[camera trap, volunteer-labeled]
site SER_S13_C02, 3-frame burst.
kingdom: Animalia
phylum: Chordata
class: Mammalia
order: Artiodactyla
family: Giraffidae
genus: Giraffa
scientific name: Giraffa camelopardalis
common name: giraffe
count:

※

_Task brief_:
Reproduce the records word for word.

_Answer to this problem_:
[camera trap, volunteer-labeled]
site SER_S13_C02, 3-frame burst.
kingdom: Animalia
phylum: Chordata
class: Mammalia
order: Artiodactyla
family: Giraffidae
genus: Giraffa
scientific name: Giraffa camelopardalis
common name: giraffe
count:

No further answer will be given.